(No Fun Productions 2009)
Dietro il nome Oneohtrix Point Never si nasconde Daniel Lopatin, musicista elettronico di stanza a Brooklyn, NY. “Rifts” raccoglie in due CD i suoi primi tre lavori, originariamente licenziati in vinile in edizione limitata, più una serie di rarità, tutto materiale registrato tra il 2003 ed il 2009. Riportando alla luce gli album del compositore americano, la No Fun Productions ha inteso sottoporre ad un pubblico più vasto dei consumatori di 33 giri l’elettronica di Lopatin, basata su una mescolanza di synth-programming, drone, minimalismo, computer music e persino tecno degli esordi.
Il CD I comprende i primi due lavori del nostro, “Betrayed In The Octagon”, uscito per la Deception Island nel 2007 (tracce 1 – 7) e “Zones Without People”, edito dalla Arbor nel 2009 (tracce 8 – 14). Nel primo caso, siamo difronte ad un’elettronica che guarda alle profondità dello spazio interstellare. Il disco è conteso tra melodie, malinconiche e pulsanti come supernove (su tutte la title-track), e composizioni più dilatate, astratte e sospese (Woe Is The Transgression I e II), sorta di glaciali sinfonie che sembrano provenire dai recessi più oscuri del cosmo. Il tutto, per quanto ben confezionato, suona in effetti scarsamente originale.

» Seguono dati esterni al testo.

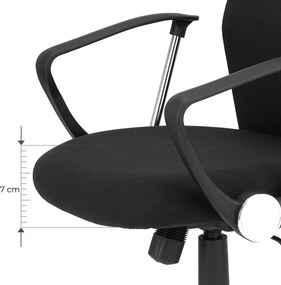 Ergonomikus irodai szék párnázott ülőfelülettel, állítható magassággal és hintafunkcióval, 120 kg teherbírással, fekete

Più interessanti le altre sette tracce, in cui predomina un minimalismo robotico e meccanizzato (Computer Vision, Format & Journey North, con i suoi droni ed il crescendo sonoro-emotivo, i terribili squarci noise di Learning To Control Myself ed infine Emil Cioran, che parte con un saliscendi elettronico e beat implacabili per poi rimangiarsi tutto e virare verso un landscape sospeso).
Le cose peggiorano nel secondo disco. Le prime sette tracce, tratte da “Russian Mind” (No Fun Productions, 2009) sono le peggiori dell’intera raccolta, con il loro noiosissimo e prevedibile uso dei drone (con l’eccezione della splendida Grief And Repetition, cupa, oscura, venata di jazz, e della fluttuante title-track); i brani finora inediti, poi, non aggiungono niente a quanto già ascoltato fino a quel momento, con l’unica (rilevante) eccezione di I Know It’s Taking Pictures From Another Plane (Inside Your Sun), una sorprendente ballad psych-folk lo-fi per voce, chitarra acustica ed effetti elettronici.
In conclusione, “Rifts” rivela come Lopatin sia in fondo un musicista poco originale, uno che ha studiato ma che poi, giunto alla prova finale, s’è limitato a fare il compitino. Forse per paura di sbagliare, forse per mancanza di talento, chissà. Fatto sta che la sua musica, alla fin fine, suona assai prevedibile: al massimo regala qualche buon numero, ma non aggiunge nulla alla ricerca nel campo dell’elettronica moderna.